* REQUIRED WORK
Among the entries below, find the lines with "configurations" and copy them.

··· RECORDS SUPPLIED

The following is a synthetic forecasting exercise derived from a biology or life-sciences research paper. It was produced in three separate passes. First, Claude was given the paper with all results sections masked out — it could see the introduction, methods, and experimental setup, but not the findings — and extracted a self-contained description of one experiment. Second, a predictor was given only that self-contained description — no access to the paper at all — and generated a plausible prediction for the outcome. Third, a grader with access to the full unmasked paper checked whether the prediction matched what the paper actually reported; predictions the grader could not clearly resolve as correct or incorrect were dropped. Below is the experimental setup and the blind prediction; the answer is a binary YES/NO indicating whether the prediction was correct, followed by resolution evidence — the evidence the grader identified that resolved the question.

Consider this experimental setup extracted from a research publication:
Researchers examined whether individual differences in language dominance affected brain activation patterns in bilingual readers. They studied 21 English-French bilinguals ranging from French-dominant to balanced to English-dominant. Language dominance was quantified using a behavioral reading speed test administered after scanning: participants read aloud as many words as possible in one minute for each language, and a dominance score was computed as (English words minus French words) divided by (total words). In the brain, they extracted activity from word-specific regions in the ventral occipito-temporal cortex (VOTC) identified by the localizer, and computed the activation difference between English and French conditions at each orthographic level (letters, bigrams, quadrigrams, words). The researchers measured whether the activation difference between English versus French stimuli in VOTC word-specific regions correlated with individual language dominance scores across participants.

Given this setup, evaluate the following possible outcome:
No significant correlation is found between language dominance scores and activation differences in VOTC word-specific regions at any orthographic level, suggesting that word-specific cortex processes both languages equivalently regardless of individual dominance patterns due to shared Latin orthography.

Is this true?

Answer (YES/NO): NO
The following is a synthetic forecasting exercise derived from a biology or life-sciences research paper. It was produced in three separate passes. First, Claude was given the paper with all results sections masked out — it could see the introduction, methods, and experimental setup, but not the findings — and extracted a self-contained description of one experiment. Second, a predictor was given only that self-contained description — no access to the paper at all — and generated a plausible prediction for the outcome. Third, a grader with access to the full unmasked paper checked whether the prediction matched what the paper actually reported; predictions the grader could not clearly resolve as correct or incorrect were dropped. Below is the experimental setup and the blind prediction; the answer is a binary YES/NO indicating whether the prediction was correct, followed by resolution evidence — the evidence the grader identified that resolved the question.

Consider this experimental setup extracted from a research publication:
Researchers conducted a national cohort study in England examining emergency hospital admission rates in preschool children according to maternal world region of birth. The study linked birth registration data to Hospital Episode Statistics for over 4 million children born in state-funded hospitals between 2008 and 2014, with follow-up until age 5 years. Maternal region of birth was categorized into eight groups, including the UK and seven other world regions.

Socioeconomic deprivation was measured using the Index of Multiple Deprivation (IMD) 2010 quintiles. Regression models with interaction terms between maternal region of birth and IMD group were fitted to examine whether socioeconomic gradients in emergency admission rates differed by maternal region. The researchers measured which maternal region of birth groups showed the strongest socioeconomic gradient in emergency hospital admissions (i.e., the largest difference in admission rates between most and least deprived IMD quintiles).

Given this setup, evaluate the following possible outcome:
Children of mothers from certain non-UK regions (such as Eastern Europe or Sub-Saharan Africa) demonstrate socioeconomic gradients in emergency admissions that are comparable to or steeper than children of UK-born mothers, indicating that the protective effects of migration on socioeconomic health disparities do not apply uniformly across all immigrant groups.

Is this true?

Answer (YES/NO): NO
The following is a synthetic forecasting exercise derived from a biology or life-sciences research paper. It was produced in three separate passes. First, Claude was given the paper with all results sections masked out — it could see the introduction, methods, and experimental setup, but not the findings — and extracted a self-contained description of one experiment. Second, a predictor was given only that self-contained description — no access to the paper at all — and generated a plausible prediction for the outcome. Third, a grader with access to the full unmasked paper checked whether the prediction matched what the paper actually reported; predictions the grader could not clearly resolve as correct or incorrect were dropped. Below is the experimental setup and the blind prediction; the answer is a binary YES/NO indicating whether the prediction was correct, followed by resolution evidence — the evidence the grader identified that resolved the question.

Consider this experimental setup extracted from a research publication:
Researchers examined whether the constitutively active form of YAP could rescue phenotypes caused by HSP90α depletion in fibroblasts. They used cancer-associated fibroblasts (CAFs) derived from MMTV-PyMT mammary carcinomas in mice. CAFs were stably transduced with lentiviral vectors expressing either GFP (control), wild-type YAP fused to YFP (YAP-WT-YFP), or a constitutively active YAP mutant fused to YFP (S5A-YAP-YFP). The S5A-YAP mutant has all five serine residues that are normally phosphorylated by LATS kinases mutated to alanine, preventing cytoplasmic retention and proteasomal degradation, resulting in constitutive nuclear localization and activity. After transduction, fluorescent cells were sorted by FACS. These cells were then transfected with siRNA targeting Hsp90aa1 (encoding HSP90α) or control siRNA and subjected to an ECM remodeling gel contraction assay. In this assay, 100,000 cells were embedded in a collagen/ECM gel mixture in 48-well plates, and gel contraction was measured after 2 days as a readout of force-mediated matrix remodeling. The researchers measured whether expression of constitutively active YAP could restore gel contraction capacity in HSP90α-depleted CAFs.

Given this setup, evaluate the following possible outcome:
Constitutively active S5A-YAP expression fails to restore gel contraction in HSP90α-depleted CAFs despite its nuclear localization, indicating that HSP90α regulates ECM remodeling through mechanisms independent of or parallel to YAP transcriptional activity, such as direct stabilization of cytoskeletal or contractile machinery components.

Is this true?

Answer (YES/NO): NO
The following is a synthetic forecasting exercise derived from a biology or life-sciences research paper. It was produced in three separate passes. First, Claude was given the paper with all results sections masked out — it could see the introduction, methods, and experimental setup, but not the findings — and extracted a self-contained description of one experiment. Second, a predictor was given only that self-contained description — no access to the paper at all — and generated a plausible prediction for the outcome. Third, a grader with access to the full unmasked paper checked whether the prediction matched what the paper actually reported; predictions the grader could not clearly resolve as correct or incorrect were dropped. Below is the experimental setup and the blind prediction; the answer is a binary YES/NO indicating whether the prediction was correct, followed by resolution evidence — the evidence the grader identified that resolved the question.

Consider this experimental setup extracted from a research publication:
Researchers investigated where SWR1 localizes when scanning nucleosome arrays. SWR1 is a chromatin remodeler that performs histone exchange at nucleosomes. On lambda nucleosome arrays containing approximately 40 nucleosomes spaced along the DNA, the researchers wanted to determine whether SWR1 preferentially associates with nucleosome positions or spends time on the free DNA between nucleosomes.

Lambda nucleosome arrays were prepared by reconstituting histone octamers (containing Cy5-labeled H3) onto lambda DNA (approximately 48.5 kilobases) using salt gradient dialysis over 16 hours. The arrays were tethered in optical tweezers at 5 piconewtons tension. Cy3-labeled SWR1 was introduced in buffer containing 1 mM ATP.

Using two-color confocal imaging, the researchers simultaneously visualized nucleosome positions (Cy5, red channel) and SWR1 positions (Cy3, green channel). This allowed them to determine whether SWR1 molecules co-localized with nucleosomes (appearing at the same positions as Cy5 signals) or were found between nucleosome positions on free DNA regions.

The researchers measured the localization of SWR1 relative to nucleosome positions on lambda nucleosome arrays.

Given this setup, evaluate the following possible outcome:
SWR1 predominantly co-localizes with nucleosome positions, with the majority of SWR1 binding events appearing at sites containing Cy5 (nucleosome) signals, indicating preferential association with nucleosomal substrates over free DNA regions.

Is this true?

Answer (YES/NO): NO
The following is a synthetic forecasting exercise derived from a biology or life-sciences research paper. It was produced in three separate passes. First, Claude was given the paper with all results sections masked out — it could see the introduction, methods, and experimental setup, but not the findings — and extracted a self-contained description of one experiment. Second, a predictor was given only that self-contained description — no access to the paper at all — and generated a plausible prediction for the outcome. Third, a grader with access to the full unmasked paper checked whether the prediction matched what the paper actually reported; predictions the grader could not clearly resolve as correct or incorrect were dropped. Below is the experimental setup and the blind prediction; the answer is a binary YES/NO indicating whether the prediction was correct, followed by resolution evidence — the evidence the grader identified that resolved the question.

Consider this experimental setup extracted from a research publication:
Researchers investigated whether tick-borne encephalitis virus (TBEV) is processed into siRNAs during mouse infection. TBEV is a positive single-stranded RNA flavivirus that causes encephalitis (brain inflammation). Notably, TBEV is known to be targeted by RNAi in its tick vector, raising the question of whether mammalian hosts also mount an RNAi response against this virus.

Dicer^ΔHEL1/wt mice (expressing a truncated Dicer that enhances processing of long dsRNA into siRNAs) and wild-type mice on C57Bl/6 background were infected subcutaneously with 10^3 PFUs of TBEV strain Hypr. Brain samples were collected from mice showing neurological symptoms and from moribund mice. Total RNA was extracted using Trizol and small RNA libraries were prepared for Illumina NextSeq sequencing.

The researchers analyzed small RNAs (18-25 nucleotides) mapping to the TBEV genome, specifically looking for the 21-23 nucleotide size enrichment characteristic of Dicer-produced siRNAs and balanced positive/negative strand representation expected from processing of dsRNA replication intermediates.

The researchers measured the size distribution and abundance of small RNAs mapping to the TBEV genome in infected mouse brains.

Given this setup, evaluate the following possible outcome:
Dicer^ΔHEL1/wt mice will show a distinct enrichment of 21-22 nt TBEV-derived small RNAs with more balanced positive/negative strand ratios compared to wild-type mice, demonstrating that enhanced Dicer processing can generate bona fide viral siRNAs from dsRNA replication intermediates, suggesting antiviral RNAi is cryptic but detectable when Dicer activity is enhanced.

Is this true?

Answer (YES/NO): NO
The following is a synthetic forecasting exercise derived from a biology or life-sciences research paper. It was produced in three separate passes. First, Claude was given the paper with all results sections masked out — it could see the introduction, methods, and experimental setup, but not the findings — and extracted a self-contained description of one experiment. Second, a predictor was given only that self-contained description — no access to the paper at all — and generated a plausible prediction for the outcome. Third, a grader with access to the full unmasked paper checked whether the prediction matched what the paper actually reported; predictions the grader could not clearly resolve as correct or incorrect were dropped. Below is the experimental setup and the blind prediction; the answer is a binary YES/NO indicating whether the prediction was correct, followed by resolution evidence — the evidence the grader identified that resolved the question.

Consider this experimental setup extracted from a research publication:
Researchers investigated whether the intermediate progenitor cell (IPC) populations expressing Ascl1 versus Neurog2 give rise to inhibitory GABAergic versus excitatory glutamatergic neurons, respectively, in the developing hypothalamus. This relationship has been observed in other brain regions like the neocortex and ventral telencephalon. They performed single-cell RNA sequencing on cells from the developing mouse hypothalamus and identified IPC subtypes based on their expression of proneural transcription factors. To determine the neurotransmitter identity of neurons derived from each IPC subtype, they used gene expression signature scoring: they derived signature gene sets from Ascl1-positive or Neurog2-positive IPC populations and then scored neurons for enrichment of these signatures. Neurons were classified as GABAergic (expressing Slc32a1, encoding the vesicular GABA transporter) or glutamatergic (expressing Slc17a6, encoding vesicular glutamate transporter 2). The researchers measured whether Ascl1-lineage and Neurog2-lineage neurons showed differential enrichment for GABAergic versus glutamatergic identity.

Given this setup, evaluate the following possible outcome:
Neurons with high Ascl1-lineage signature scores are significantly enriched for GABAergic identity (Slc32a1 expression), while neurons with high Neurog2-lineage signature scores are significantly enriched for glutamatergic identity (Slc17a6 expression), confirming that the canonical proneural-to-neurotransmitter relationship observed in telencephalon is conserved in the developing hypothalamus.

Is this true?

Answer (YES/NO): NO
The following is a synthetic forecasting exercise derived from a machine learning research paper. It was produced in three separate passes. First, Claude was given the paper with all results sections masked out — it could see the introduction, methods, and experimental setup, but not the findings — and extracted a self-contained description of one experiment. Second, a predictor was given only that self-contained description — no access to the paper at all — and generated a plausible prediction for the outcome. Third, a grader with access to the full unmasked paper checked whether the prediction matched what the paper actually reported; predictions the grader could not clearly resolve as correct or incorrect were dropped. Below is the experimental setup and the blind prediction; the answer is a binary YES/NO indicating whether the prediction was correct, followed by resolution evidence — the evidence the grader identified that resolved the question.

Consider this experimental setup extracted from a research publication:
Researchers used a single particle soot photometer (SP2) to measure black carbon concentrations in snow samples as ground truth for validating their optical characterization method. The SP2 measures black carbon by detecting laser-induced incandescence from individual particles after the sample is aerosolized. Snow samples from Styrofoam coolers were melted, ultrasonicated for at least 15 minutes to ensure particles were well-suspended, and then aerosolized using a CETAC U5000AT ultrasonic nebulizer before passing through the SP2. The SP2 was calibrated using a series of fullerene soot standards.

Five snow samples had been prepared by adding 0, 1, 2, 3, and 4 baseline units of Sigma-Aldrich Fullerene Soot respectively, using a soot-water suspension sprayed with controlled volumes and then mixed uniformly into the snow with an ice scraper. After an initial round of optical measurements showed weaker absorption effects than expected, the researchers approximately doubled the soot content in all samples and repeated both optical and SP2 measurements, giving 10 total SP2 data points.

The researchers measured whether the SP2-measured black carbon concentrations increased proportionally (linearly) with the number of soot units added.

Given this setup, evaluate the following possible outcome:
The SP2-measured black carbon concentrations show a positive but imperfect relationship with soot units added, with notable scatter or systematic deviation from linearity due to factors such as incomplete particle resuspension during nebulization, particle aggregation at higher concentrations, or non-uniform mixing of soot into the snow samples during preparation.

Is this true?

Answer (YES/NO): YES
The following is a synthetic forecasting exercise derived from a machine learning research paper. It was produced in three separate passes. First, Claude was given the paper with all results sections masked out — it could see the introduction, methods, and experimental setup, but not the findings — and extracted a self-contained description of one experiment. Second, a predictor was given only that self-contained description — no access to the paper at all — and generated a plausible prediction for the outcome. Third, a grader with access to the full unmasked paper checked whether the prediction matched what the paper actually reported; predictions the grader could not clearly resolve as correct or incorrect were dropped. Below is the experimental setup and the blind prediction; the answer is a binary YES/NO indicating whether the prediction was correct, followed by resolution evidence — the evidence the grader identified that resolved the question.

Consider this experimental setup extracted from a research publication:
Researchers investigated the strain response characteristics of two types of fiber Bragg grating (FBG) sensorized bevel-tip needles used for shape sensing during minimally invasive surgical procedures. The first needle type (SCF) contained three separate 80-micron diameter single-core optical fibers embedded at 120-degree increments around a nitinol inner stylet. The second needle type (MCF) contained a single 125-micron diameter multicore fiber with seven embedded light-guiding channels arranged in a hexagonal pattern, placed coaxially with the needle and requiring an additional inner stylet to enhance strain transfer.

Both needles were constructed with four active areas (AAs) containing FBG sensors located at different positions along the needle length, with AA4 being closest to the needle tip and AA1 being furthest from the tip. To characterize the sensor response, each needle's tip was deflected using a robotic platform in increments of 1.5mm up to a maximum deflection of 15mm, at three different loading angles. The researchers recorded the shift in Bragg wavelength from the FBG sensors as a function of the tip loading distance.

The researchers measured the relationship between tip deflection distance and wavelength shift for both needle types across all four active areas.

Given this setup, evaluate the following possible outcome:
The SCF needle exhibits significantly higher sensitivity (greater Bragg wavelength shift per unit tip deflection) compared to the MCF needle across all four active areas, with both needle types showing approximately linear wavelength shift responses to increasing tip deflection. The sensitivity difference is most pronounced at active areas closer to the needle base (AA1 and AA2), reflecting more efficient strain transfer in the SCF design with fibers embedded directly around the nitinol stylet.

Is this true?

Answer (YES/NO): NO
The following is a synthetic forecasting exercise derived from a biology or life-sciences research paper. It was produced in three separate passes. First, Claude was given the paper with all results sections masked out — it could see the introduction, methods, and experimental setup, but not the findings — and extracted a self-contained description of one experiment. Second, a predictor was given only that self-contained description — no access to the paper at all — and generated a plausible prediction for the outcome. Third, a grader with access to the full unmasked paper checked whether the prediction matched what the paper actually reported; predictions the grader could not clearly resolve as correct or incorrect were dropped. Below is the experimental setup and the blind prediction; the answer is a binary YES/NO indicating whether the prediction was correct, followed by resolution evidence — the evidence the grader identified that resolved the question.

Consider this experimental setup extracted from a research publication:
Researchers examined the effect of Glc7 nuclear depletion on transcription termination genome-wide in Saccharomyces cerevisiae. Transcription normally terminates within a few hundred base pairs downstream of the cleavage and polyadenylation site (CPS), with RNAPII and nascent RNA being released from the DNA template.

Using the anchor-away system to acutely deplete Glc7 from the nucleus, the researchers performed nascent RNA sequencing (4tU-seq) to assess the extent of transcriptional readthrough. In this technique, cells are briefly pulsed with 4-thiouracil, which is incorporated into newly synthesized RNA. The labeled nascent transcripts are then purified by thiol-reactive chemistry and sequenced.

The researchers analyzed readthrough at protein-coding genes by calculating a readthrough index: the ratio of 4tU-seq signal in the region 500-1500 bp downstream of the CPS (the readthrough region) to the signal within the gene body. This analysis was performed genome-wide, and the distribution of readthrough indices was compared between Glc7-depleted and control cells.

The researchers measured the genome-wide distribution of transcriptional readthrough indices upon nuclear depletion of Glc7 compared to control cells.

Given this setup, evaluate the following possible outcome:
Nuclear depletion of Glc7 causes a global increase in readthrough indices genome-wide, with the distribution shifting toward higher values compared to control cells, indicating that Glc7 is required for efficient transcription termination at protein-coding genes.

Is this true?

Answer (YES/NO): YES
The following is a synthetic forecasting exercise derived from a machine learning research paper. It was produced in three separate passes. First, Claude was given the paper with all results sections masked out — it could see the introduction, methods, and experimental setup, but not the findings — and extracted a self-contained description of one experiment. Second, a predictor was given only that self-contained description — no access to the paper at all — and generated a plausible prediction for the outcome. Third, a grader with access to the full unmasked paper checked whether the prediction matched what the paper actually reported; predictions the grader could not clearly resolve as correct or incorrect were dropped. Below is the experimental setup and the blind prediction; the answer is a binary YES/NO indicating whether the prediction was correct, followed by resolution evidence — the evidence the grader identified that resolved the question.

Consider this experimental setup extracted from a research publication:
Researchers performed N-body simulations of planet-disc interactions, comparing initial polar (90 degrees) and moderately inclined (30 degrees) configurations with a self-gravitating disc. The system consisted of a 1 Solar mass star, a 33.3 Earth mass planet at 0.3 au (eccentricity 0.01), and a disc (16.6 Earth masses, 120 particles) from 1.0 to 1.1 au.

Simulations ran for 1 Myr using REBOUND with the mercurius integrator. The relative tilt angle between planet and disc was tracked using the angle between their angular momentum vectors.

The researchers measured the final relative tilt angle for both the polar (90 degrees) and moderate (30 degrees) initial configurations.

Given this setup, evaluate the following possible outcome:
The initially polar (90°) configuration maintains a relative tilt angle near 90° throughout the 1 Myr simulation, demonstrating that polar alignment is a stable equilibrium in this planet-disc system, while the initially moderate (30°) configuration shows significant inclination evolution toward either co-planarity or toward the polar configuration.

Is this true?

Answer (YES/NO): NO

······

* ANSWER TO THIS TASK
Researchers performed N-body simulations of planet-disc interactions, comparing initial polar (90 degrees) and moderately inclined (30 degrees) configurations with a self-gravitating disc. The system consisted of a 1 Solar mass star, a 33.3 Earth mass planet at 0.3 au (eccentricity 0.01), and a disc (16.6 Earth masses, 120 particles) from 1.0 to 1.1 au.
The researchers measured the final relative tilt angle for both the polar (90 degrees) and moderate (30 degrees) initial configurations.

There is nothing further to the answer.